*Recorded data:*
++++++++++++++++++++

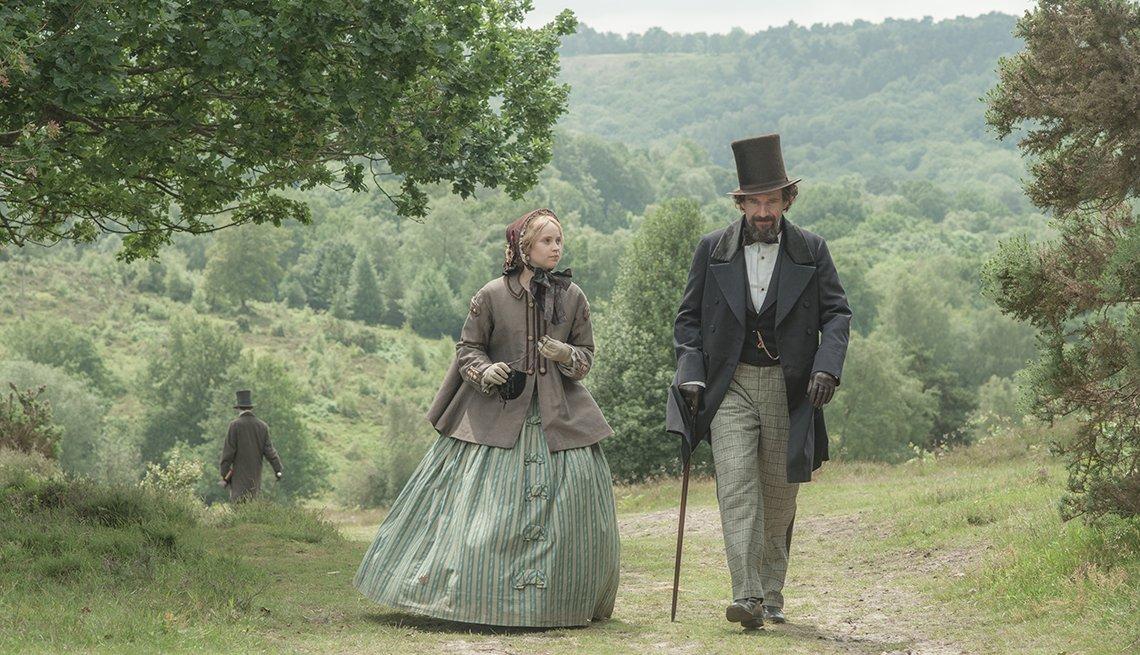 Felicity Jones y Ralph Fiennes en una escena de 'The Invisible Woman'.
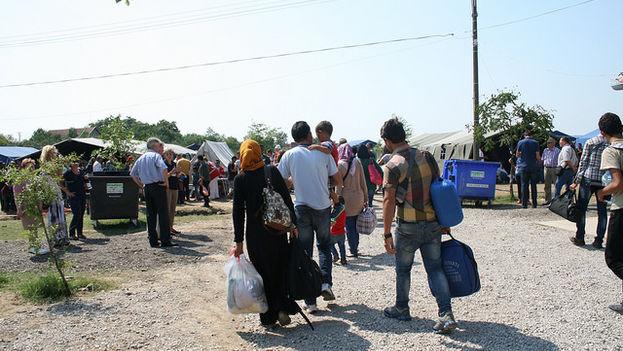 Cruz Roja atiende en Serbia a los refugiados que esperan entrar en la Unión Europea por la ruta de los Balcanes. (ICRC)
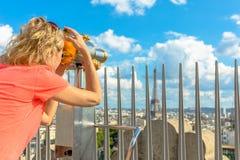 Γυναίκα που φαίνεται πύργος του Άιφελ Στοκ φωτογραφία με δικαίωμα ελεύθερης χρήσης
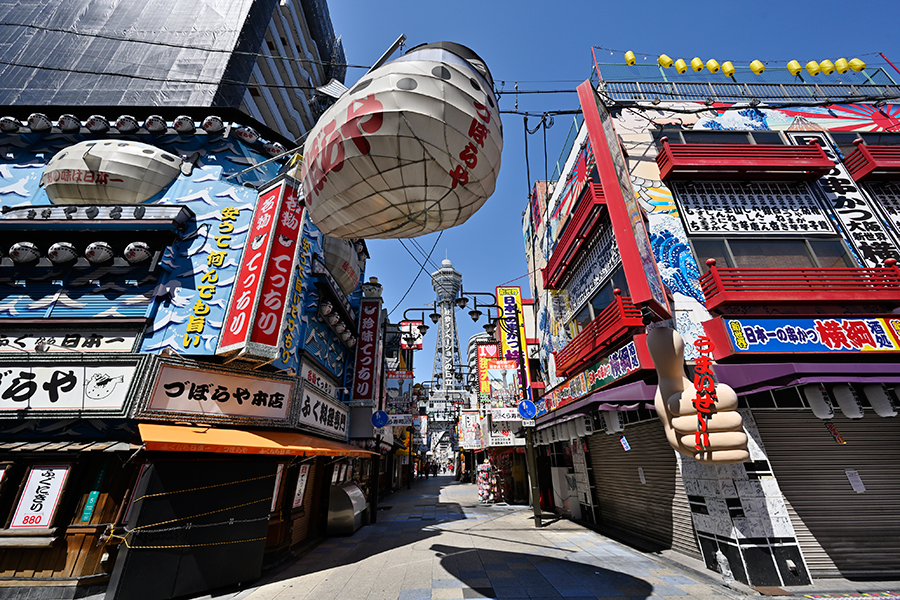 非常事態宣言以降、無人になった大阪・新世界。撮影/バンリ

++++++++++++++++++++

*What you are asked to do:*
Down to the last line, set down the data above exactly, and omit all images.

*Exercise solution:*
 Felicity Jones y Ralph Fiennes en una escena de 'The Invisible Woman'.
 Cruz Roja atiende en Serbia a los refugiados que esperan entrar en la Unión Europea por la ruta de los Balcanes. (ICRC)
 Γυναίκα που φαίνεται πύργος του Άιφελ Στοκ φωτογραφία με δικαίωμα ελεύθερης χρήσης
 非常事態宣言以降、無人になった大阪・新世界。撮影/バンリ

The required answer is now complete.